There is no company with a little bit of sense or vision that will use any distro without first checking whether there is sufficient (paid) support for it and whether the necessary software they want to use can also run on it.
These kind of distros are nice niche products for a hobby club and a few avid autists who can do everything themselves and know it all better. In the end it is doomed simply because without commercial support a distro will never become more than fun for the hobby and small and small medium businesses. Every slightly larger company uses commercially supported distros because they simply can’t put the business in the hands of a hobbyist club.
Another build system means nothing at all, as long as the compiler and compiler settings are the same the only real difference is the way the code and artifacts are put in the right place and how the orchestration works around it. Think of the choice for CI/CD tool… A Jenkins pipeline or a Shipable pipeline really makes no difference, everything in shell or at least a python script makes no difference, the end result is 100% the same.

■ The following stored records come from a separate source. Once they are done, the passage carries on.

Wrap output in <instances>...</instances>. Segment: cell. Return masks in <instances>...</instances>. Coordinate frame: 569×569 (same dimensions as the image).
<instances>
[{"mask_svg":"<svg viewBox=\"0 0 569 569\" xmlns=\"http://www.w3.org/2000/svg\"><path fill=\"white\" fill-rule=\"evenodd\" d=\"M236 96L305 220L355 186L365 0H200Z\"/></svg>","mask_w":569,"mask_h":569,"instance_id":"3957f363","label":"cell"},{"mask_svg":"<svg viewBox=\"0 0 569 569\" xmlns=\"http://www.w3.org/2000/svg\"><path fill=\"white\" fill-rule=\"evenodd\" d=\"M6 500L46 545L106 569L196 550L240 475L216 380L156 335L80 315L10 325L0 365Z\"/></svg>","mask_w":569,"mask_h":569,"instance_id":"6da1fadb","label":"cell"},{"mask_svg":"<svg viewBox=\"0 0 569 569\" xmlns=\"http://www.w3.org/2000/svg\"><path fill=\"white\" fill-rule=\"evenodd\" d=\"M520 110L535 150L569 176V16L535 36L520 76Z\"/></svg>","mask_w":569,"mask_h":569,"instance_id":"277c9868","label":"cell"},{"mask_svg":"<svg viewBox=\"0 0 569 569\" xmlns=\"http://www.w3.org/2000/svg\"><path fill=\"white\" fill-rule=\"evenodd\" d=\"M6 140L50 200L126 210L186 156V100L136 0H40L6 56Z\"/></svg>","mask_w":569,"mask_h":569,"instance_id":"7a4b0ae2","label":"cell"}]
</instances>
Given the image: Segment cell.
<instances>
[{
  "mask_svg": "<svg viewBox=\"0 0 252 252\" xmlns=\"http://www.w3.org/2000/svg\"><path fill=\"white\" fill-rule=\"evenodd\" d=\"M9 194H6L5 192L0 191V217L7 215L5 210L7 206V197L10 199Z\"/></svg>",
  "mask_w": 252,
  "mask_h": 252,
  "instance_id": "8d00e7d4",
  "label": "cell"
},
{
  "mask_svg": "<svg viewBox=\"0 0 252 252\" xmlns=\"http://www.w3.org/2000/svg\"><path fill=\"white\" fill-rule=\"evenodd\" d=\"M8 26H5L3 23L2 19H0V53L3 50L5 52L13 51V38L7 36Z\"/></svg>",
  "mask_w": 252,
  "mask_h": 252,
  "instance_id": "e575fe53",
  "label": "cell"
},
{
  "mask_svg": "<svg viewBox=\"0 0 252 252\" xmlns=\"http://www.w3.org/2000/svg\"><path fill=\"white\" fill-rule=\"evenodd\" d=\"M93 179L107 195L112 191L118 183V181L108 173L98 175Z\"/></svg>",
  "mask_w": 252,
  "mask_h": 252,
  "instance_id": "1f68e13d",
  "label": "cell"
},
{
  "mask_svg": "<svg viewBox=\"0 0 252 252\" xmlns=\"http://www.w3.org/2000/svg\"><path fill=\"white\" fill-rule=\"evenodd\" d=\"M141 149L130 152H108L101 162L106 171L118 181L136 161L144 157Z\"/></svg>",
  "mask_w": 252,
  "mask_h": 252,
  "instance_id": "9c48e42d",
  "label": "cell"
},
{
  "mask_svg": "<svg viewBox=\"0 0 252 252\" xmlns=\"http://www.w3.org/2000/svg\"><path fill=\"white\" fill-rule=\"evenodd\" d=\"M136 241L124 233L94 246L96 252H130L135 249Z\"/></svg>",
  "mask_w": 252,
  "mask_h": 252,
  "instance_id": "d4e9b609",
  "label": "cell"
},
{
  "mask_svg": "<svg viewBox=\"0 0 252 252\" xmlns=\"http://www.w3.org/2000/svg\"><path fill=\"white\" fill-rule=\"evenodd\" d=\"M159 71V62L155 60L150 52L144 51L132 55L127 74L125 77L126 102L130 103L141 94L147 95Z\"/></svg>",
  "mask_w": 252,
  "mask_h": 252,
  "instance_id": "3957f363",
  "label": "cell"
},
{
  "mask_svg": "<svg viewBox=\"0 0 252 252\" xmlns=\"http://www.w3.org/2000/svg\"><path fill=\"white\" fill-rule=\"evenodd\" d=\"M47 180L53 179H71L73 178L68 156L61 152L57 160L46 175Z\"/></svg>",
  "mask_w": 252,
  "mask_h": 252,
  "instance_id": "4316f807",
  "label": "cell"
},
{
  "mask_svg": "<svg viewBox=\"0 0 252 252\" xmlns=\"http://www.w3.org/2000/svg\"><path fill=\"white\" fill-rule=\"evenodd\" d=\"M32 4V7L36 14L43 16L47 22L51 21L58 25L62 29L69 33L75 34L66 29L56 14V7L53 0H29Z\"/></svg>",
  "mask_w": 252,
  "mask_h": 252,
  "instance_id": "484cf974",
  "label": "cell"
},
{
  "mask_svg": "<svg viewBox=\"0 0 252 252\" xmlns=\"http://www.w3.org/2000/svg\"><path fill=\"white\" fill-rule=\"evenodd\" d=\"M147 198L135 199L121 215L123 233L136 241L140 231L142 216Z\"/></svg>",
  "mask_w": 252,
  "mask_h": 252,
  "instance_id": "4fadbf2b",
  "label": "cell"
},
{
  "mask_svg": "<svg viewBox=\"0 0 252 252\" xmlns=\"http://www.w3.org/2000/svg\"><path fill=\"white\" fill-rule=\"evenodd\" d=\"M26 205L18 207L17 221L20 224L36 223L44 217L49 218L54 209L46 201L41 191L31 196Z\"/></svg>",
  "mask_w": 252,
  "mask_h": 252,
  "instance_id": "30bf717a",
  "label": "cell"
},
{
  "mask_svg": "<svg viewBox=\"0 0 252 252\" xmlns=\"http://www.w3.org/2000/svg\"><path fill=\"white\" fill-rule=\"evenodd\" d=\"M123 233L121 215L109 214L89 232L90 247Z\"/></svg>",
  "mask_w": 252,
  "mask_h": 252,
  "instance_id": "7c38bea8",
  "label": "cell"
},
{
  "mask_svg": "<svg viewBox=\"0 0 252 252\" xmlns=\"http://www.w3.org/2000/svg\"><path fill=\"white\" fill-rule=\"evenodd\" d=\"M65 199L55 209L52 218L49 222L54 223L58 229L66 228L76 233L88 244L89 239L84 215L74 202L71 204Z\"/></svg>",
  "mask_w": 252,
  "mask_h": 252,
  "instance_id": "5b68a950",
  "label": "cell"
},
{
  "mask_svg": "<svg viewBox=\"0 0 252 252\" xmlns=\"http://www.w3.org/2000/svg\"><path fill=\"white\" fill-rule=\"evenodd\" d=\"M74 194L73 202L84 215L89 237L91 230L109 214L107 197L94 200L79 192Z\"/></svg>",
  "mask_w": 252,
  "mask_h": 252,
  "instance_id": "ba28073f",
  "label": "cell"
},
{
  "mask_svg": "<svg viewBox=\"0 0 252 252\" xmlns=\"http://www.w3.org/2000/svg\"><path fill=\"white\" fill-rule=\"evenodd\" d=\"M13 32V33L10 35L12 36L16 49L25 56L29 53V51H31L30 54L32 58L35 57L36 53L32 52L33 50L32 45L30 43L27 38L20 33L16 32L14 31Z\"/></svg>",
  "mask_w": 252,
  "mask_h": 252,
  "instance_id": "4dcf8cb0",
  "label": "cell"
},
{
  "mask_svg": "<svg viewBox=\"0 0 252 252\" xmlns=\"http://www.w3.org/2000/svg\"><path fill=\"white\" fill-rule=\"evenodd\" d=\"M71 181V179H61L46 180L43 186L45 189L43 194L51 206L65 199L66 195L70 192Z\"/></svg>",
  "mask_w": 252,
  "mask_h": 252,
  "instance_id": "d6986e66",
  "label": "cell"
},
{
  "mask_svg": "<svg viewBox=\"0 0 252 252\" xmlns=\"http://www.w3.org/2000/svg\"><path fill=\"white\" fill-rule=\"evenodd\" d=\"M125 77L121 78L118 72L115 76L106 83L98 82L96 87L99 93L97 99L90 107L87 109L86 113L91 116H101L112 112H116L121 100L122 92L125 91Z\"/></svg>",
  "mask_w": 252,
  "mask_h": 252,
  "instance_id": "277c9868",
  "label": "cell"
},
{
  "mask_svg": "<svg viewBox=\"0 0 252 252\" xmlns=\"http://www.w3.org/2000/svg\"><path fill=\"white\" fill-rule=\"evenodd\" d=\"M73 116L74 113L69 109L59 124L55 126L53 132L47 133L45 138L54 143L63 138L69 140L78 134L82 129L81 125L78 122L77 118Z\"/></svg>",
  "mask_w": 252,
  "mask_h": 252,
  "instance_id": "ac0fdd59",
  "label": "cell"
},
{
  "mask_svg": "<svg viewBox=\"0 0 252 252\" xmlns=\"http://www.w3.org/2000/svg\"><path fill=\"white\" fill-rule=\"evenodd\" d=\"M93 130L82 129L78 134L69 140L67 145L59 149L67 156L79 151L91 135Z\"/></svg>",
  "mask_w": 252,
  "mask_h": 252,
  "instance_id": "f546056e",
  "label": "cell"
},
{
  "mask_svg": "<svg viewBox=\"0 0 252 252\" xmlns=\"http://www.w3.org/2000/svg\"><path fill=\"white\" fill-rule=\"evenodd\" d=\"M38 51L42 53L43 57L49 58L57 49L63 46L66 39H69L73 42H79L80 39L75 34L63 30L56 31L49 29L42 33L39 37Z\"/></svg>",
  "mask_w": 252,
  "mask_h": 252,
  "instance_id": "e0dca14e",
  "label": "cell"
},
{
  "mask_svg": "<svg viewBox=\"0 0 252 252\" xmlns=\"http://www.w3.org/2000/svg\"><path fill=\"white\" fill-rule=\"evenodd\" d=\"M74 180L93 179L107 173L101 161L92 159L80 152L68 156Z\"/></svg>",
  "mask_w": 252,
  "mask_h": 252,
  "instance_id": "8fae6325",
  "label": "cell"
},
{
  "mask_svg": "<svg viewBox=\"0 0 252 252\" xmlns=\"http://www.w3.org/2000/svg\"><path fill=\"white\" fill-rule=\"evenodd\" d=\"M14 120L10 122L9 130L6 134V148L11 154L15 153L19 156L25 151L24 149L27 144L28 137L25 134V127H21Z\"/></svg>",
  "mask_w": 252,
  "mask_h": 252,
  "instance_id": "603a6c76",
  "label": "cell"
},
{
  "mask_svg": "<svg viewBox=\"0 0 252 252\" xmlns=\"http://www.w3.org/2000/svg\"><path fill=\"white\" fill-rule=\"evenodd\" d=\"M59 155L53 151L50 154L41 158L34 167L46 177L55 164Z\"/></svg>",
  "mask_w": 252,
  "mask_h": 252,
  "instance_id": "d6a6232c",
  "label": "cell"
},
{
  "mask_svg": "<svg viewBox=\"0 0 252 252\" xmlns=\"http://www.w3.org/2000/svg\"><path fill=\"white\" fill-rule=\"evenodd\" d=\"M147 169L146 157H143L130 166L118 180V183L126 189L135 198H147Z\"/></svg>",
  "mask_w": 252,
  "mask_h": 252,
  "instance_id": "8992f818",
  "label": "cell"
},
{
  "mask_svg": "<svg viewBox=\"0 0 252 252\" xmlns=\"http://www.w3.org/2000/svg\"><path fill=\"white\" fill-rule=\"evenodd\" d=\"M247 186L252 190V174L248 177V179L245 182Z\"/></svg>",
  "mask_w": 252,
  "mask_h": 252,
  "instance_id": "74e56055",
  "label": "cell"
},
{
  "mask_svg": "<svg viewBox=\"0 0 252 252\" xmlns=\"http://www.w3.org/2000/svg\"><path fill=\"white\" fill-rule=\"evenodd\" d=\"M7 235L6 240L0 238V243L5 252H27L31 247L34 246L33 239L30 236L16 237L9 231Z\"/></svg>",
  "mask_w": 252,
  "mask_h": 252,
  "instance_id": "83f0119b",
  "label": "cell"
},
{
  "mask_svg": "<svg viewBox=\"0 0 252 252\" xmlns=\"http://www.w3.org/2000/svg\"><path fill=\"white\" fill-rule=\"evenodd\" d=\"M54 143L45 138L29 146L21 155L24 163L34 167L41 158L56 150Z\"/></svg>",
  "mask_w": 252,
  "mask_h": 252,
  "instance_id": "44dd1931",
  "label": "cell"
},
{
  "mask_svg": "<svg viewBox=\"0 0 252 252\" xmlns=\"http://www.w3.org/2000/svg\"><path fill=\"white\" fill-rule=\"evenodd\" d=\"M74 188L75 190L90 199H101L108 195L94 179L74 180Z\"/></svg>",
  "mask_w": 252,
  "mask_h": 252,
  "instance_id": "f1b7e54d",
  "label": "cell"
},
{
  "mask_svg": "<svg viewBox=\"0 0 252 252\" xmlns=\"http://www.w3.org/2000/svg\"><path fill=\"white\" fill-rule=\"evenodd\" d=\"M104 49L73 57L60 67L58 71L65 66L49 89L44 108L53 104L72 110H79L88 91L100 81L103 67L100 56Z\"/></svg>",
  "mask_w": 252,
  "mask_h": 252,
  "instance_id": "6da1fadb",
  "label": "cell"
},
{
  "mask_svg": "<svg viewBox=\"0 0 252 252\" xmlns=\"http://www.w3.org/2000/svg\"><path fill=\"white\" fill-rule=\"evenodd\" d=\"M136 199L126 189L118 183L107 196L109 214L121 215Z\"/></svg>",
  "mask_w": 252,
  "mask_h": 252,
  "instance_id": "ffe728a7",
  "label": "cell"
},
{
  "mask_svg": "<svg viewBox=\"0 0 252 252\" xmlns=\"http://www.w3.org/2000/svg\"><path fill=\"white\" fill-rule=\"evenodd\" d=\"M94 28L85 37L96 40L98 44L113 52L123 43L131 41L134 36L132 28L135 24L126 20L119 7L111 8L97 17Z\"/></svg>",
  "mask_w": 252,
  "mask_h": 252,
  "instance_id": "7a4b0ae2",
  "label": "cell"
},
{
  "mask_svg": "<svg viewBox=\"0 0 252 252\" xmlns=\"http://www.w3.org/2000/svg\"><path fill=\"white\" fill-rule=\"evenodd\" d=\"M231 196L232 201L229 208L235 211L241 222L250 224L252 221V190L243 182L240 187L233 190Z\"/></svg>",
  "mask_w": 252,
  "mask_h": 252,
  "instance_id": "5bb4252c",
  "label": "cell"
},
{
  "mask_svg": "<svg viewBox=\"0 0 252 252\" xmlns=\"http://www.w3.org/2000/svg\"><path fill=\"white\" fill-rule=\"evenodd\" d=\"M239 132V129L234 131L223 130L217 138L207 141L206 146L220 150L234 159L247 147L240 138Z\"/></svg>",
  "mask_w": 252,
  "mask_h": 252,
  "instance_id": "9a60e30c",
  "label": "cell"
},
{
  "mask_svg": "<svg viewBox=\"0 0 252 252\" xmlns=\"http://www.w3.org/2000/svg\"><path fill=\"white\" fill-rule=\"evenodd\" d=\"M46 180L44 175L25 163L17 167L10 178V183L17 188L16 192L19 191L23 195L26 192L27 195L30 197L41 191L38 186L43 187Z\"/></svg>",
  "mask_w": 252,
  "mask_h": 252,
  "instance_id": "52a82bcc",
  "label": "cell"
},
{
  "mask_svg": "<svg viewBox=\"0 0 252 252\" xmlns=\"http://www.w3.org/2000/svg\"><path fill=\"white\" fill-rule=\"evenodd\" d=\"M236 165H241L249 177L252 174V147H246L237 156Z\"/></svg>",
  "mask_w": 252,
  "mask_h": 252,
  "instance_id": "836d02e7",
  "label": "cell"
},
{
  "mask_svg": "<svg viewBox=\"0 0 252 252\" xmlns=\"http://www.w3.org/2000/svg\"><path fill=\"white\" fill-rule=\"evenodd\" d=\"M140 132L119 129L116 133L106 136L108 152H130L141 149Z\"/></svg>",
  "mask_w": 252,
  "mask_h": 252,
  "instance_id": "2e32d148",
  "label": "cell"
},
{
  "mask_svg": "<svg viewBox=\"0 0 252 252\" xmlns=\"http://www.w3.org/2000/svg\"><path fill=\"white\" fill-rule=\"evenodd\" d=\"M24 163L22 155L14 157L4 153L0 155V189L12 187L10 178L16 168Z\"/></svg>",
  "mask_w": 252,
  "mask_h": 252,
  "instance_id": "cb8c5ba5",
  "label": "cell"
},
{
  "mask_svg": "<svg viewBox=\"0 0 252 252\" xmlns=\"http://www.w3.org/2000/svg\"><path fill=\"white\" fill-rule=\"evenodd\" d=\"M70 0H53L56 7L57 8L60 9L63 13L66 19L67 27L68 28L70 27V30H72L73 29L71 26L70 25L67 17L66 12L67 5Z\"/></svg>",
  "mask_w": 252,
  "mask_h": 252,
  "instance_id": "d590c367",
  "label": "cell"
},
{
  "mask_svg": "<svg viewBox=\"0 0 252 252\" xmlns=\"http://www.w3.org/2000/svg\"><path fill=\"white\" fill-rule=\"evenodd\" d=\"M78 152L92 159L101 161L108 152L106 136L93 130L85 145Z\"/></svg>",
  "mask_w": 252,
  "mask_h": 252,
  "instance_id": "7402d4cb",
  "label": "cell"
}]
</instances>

Of course one will be easier to work with than the other and you can have an endless discussion about which choice is the right one. I can tell you from experience that it really doesn’t matter and that the most important thing is that the system does what you need and is flexible enough to offer you the possibilities in the future (as far as you can estimate of course). make the builds the way you want.
I can make 100 identical builds with 10 different build systems in 10 different ways, which are 100% binary compatible. The only thing that matters is that the build system generates the correct output, for example. A slack message when a certain point is reached in the build, test results are sent to another system. The ability to have the build automatically place the artifacts in another repo if they meet certain criteria (successful tests, for example). I might like to be able to use the last successful build of that dependency if a dependency build fails (could be useful if you want to test the new SSH tools for example and don’t care at all about that potentially new version of netcat that is also in this build is expected)
There are endless reasons to switch build systems or to choose build system A over build system B. And all are very good reasons, but in the end the most important thing is the result and in this particular case that the result is 100% equal to the RetHat Enterprise Linux build. All the other bells and whistles don’t matter if you can’t promise that 100% compatibility, and that’s often much easier than it might sound if you switch build systems.